» EXERCISE BRIEF:
Copy word for word every line from the one containing "From this photograph" through the end of the listing, both ends included.

Spatial reasoning question listing
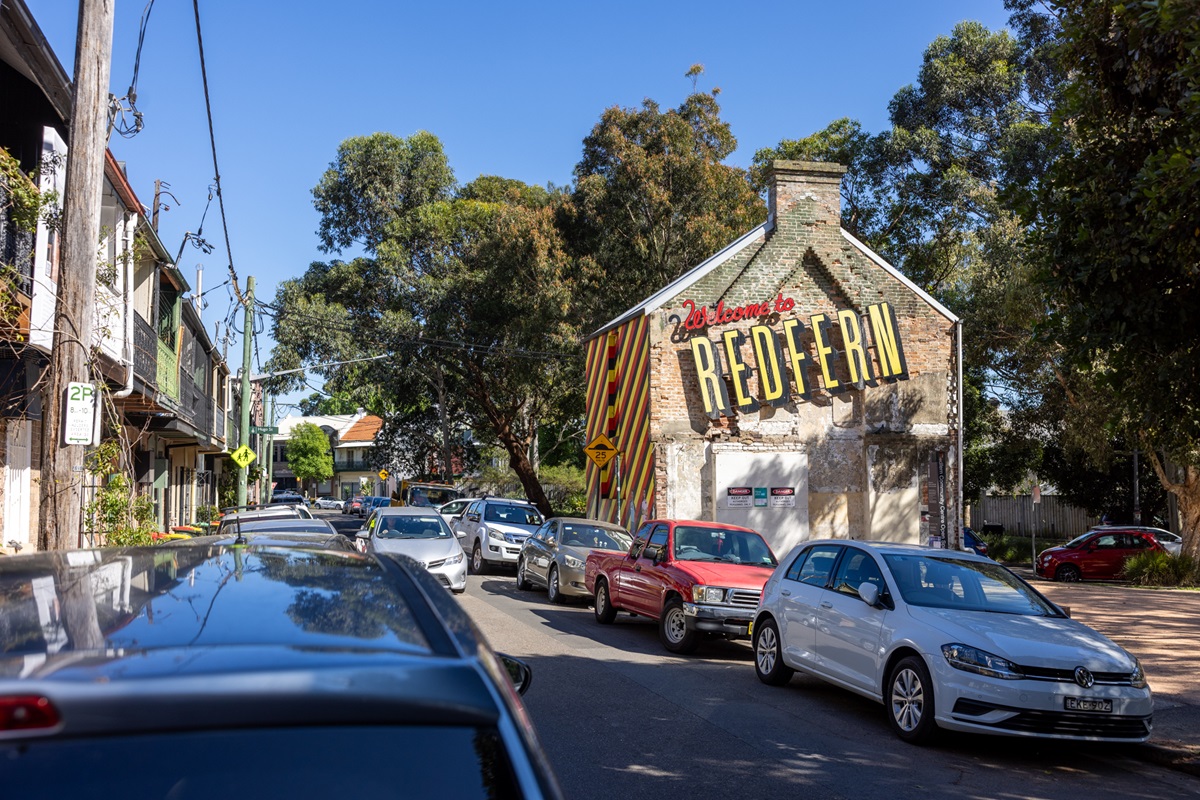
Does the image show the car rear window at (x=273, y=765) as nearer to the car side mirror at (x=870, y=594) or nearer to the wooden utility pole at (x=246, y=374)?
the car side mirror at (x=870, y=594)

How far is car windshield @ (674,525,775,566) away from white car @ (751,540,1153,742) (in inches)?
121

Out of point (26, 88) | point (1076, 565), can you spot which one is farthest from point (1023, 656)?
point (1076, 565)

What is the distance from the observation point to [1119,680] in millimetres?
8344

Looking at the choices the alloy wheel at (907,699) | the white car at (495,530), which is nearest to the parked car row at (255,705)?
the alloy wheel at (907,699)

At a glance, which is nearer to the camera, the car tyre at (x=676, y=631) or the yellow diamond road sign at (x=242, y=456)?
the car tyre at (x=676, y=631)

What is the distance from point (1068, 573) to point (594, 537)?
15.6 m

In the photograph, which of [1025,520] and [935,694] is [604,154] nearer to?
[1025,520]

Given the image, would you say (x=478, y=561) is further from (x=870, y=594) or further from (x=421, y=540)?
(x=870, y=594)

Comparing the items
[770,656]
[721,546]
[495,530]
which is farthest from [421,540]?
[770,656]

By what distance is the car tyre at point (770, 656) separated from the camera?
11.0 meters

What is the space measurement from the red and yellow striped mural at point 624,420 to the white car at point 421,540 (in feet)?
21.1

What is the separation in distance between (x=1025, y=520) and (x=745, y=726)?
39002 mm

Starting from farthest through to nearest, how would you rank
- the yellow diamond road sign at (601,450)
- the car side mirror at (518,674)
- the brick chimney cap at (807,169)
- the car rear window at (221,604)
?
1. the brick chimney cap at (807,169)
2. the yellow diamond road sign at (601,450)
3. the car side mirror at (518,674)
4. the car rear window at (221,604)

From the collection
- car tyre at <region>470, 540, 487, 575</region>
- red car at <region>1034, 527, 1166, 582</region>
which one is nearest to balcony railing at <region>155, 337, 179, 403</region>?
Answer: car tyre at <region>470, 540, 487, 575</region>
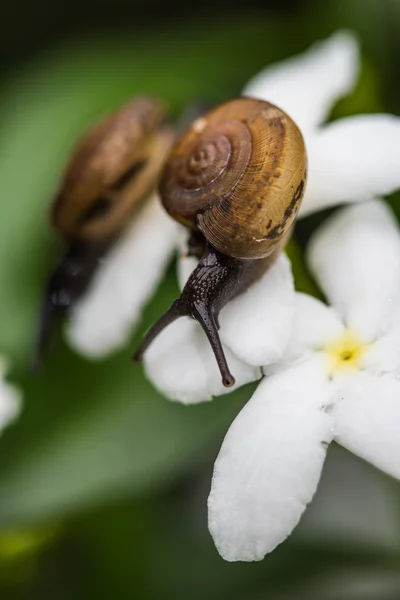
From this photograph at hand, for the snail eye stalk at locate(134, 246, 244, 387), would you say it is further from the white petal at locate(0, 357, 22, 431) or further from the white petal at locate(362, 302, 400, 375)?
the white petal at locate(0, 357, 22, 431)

» THE RESPONSE:
From this photograph at hand, for the snail eye stalk at locate(134, 246, 244, 387), would you say it is further from the white petal at locate(0, 357, 22, 431) or further from the white petal at locate(362, 302, 400, 375)?
the white petal at locate(0, 357, 22, 431)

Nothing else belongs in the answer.